By Jim Lowe
Staff Writer
Before it was written down, “The Iliad” by Homer was passed down through the ages through an oral tradition being revised as it went. “An Iliad,” the 2012 theatrical adaptation by Lisa Peterson and Denis O’Hare, takes it a step further passing it down to today’s audiences.
“My experience reading it and my experience doing it are two wildly different things,” explained Meredith McDonough, who is directing the upcoming Weston Playhouse production.
“I read it as a meditation on war, and then we work on it and I think, ‘Oh no, this is an exciting, hopeful, funny, dynamic story — desperately looking at something and hoping for change.’
“It’s not a meditation at all — it’s such an active story,” she said.
Weston Playhouse Theatre Company will present “An Iliad,” based on Homer’s “The Iliad,” July 14-Aug. 6 under The Tent at Walker Farm in Weston.
“We’re very happy to be back here in this room doing our thing,” David Bonanno, who plays the poet, added, during a Zoom interview from Walker Farm, where the play is being rehearsed.
“Coming out of this past year of COVID, it’s a new adventure,” he said. “We’re going to be in a tent. Everything’s going to be different.”
One of the oldest extant works of Western literature, “The Illiad” is an epic poem attributed to Homer that was first written down about the 8th century B.C. It tells of the 10-year bloody siege of Troy by a coalition of Mycenaean Greek states, focusing particularly on the fight to the death between the Greek Achilles and the Trojan Hector. (“The Odyssey,” the other epic poem attributed to Homer,” focuses on events following “The Iliad.”)
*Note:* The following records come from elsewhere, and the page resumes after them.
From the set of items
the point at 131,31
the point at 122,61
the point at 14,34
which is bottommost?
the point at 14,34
“An Iliad” isn’t simply a condensed recitation of the poem; rather it mixes the contemporary with the historical. Although the script calls for verses from the original drama and even a few lines in Old Greek, the attitude and language are of today.
“It’s such an old story and, our way of telling it is the primitive way of a single storyteller coming before a group of people, then telling the story and making it relevant for them today,” Bonanno said. “It’s just so basic and primal, telling this story in this very simple way.”
Staging “Iliad” was complicated by its move from indoors at Walker Farm to outdoors in the tent. (All professional theater in Vermont is being presented outdoors, due to COVID concerns and Actors Equity Association rules.)
“‘How do you put it in a tent with a parking lot?” McDonough asked. “What we thought about, the design team and I, was, ‘How do we make the tent feel organic?’
“OK, here’s what I know about the rules of this space, now let’s play. We tried to create a space that had opportunities and now we figure out how to use them,” she said.
“Without any bells and whistles, it’s just very basic and very simple. And the dynamics come out of the storyteller,” McDonough said.
“It’s still going to be light out when we start, so we’re not going to have a lot of fancy lighting effects. It’s just very basic storytelling,” Bonanno said. “I didn’t know what the ‘rules’ would be until we figured it out together.”
“Sometimes you think as an actor, ‘Oh this makes perfect sense,’ and Meredith will go, ‘What are you doing?’” She never says it like that, but she thinks it,” he said with a laugh.
Peterson and O’Hare based their script on the 1990 translation by Robert Fagle, which is almost novel-like, exploiting every scene for maximum vividness.
“It’s totally playable as an actor,” Bonanno said. “Even with Shakespeare you can get bogged down with the language in it. It takes the audience a few minutes to get used to it in their ears. Maybe because I’m living in it now, this doesn’t seem that way. It’s very accessible and familiar to the ear.”
Although one of Weston’s most experienced actors, Bonanno is facing his first one-man show. Fortunately he was handed the script back in April.
“One of the things right off the bat that was I had to commit to rehearsal knowing the script forward and backwards,” he said. “That had to be a given. As an actor a lot of times, we learn the words as we’re rehearsing. I found, working with this, there’s so much else to do, figuring out in the room with Meredith how to tell the story. And you still forget lines, because you’re trying to walk and talk and chew gum at the same time.”
And then there’s facing the audience directly for an hour and a half.
“We don’t have the blessing of the fourth wall (between the actor and the audience). In a lot of this story, I’m looking right at everybody,” Bonanno said. “It’s not like in the theater when you have all those lights shining behind you, you can kind of see only a few faces
“It’s all very present,” he said, “and that is absolutely terrifying — and absolutely exciting and wonderful at the same time.”
McDonough hopes that the play has the same effect on audiences.
“It’s a piece that provokes conversation. It ends with a question,” she said. “My hope is after our experience of being so silo-ed, you will turn to the person next to you and start to talk about it — or talk about anything.”
“We’re all coming out of our caves,” Bonanno said. “It’s scary and exciting at the same time.”